Task directions:
What factors does the Nepal text below say the U.S. Commercial Service's 2006 Investment Climate Statement identified as causing the failure of Nepal's hydropower projects?

Text excerpt:

☆ ☆ ☆

India has a strategic interest in ensuring the stability of the Himalayan sources of some of the subcontinent's most vital rivers, among them the Ganges . Chronically short of energy, India also has a keen interest in developing Nepal 's underexploited potential to generate and export hydro-power.
The Nepalese population, being 90 percent Hindu, shares a common ethnic affinity with the people of India . The two countries also share a 1750-kilometer porous border. From a "domino theory" perspective -- still much in evidence despite the end of the Cold War -- Prachanda's Maoist rebels represent a threat to India's interests in that "a Maoist victory in Nepal would be a shot in the arm for Naxalite and other hard-left movements that are gaining ground in poor states" of India.
These concerns are reflected on Nepal 's northern border, where fears that "instability in Nepal would
threaten China's grip on Tibet " run high . China, too, has strategic interests in Nepal, in part for its resources, but also politically as a protective buffer against Indian-U.S . military threats (notably nuclear ones ), and economically as a target for planned extension of its Tibetan railway service .
Prachanda's recent appeals to "help us get into the capitalist mode of production" indicate a strategic awareness of these foreign interests. His assurances that "revolution or ideology cannot be exported," while echoing earlier statements to the same effect, likewise evidently serve to calm fears that his party's admitted "ideological relationship" with the Naxalites might, according to the U.S. State Department, "threaten stability in the region" [8,9], that is, jeopardize corporate profits.
Needless to say, it is in terms of the drive for these profits that U.S. influence on Nepal , very much palpable despite the geographic separation, can most readily be discerned. In the Country Commercial Guide Nepal FY 2000, the U.S. and Foreign Commercial Service and the U.S. Department of State reported, "There are two main investment opportunities in Nepal : hydropower and tourism. While Nepal has some 83,000 megawatts in hydroelectric potential, less than one percent of this potential has been developed" . Second only in scale to Brazil, this potential is driven by more than 6,000 of the world's most forceful rivers and streams, collectively sending nearly 225 billion cubic meters of water every year from Nepal to the Bay of Bengal via India .
The "investment opportunities" of Nepal 's hydropower resources are vast indeed, potentially offering windfall corporate profits. Yet in the six years since publication of the Country Commercial Guide, despite numerous feasibility studies and controversial government offers and agreements , hydropower projects envisioned by the corporate sector have largely failed to materialize. The Investment Climate Statement of the U.S. Commercial Service for 2006 identifies key factors that led to this failure, namely, "political instability, a deteriorating security environment caused by the Maoist insurgency, a lengthy and cumbersome licensing process, and the failure to finalize a blanket electric power trade with India … the only potential market for any exportable electricity produced in Nepal" .

☆ ☆ ☆

Data listing:
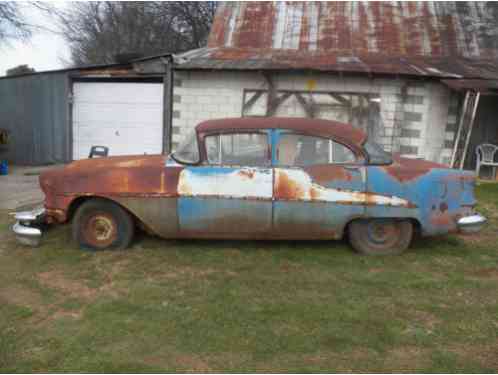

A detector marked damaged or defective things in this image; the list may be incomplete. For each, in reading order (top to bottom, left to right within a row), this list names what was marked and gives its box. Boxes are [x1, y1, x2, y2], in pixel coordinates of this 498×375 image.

rusted metal roof [208, 2, 498, 59]
rusted metal roof [196, 117, 368, 147]
rusty car [12, 117, 486, 256]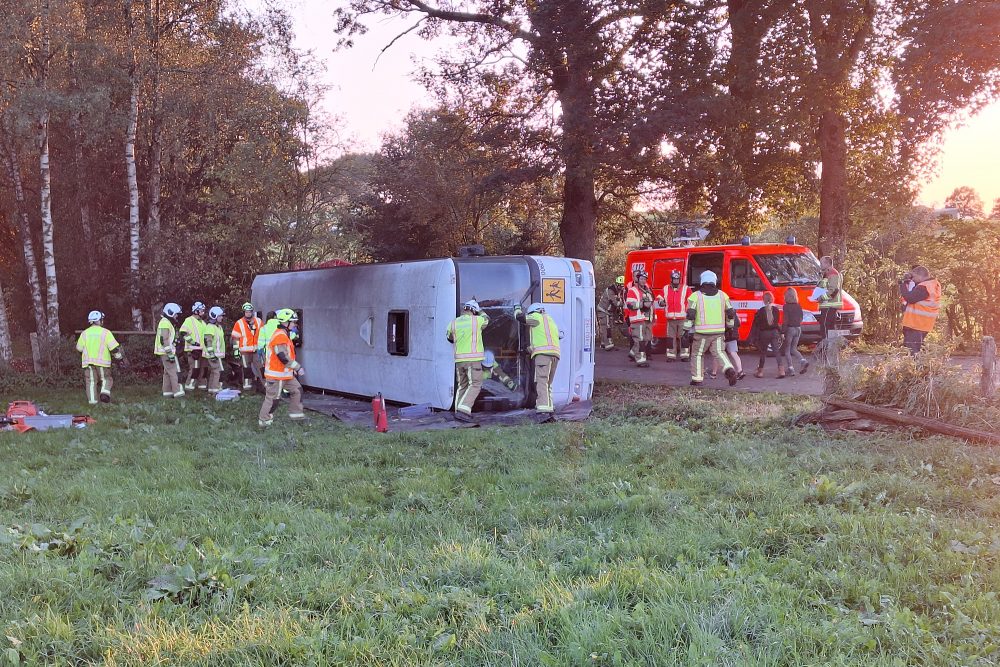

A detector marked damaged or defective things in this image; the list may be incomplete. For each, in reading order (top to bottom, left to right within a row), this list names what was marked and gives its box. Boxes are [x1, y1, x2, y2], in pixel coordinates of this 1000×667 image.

overturned bus [252, 256, 592, 412]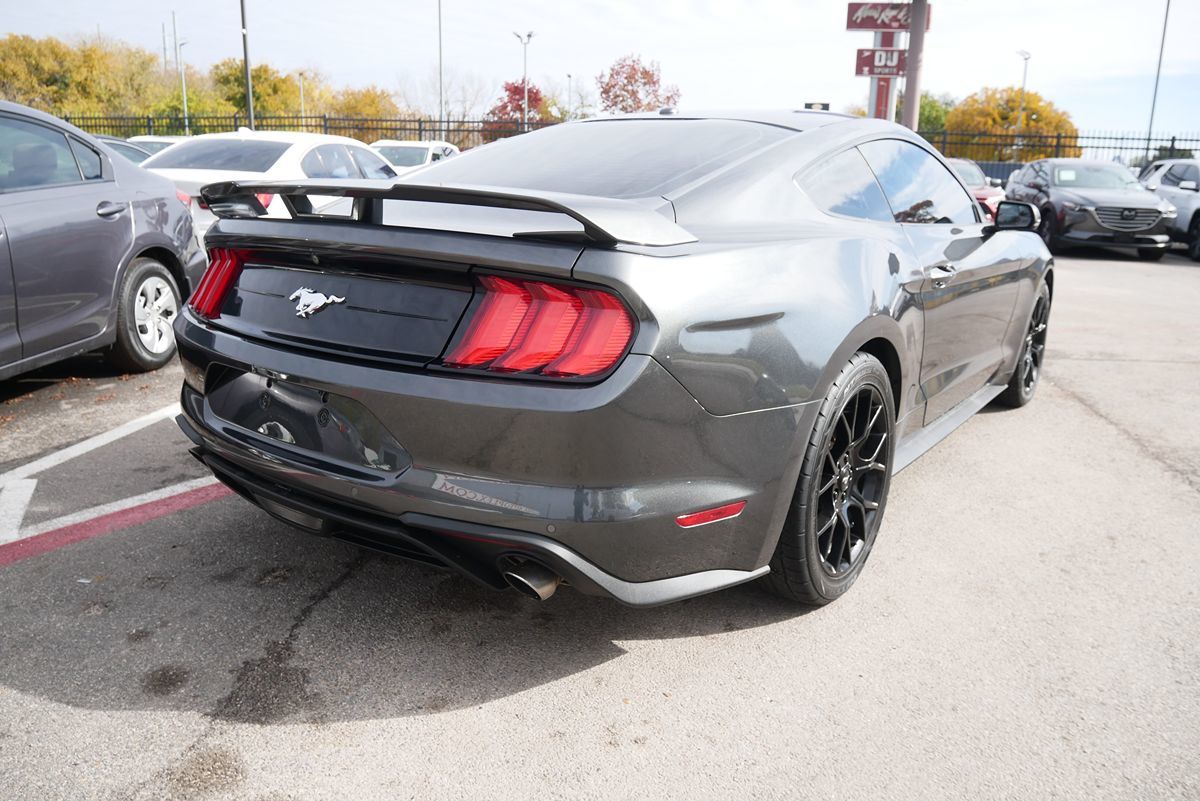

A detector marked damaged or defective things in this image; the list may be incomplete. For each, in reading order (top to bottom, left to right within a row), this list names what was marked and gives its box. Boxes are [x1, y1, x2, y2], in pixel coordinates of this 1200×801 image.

crack in asphalt [1046, 376, 1195, 494]
crack in asphalt [127, 551, 367, 801]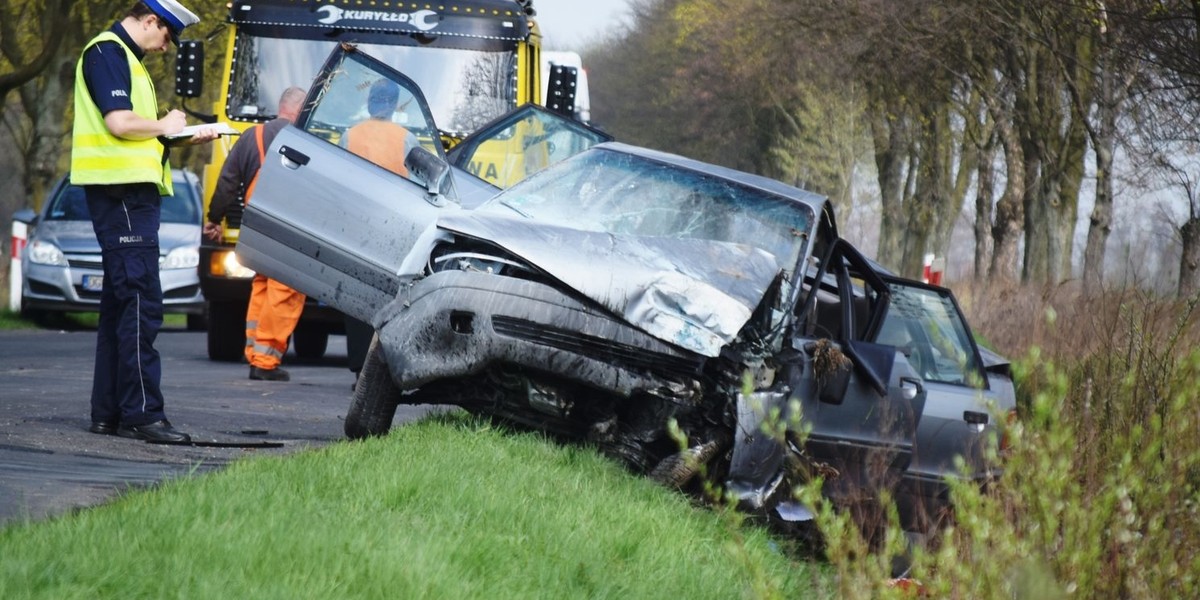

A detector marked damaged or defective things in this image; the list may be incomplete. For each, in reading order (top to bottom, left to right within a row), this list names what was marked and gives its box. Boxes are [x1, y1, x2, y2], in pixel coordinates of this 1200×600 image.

shattered windshield [226, 34, 518, 136]
shattered windshield [480, 148, 816, 271]
crumpled car hood [436, 212, 782, 355]
wrecked silver car [238, 44, 1017, 537]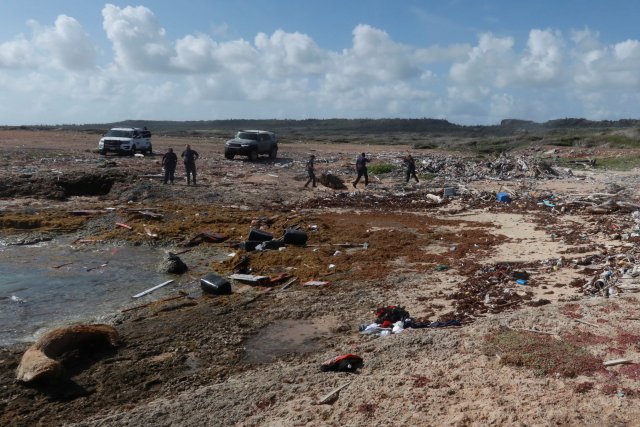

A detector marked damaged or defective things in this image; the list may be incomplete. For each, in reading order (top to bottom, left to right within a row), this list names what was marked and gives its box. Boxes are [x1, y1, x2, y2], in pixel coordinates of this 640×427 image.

broken wood plank [132, 280, 175, 300]
broken wood plank [318, 382, 352, 406]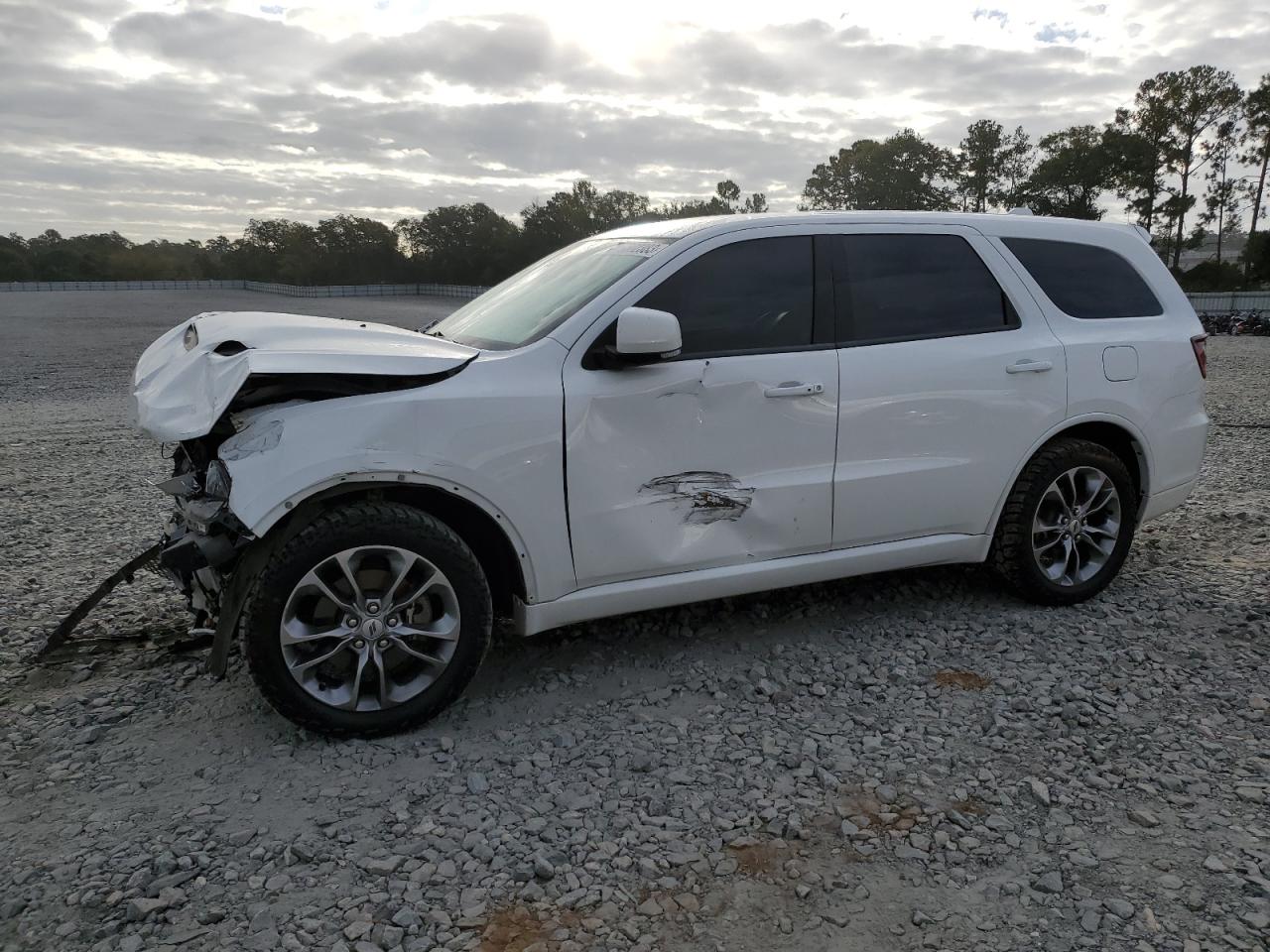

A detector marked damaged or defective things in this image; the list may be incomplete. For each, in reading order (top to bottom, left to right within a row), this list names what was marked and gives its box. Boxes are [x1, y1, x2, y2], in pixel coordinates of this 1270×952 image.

☆ ☆ ☆

Solution to this exercise:
- Political instability
- A deteriorating security environment caused by the Maoist insurgency
- A lengthy and cumbersome licensing process
- The failure to finalize a blanket electric power trade with India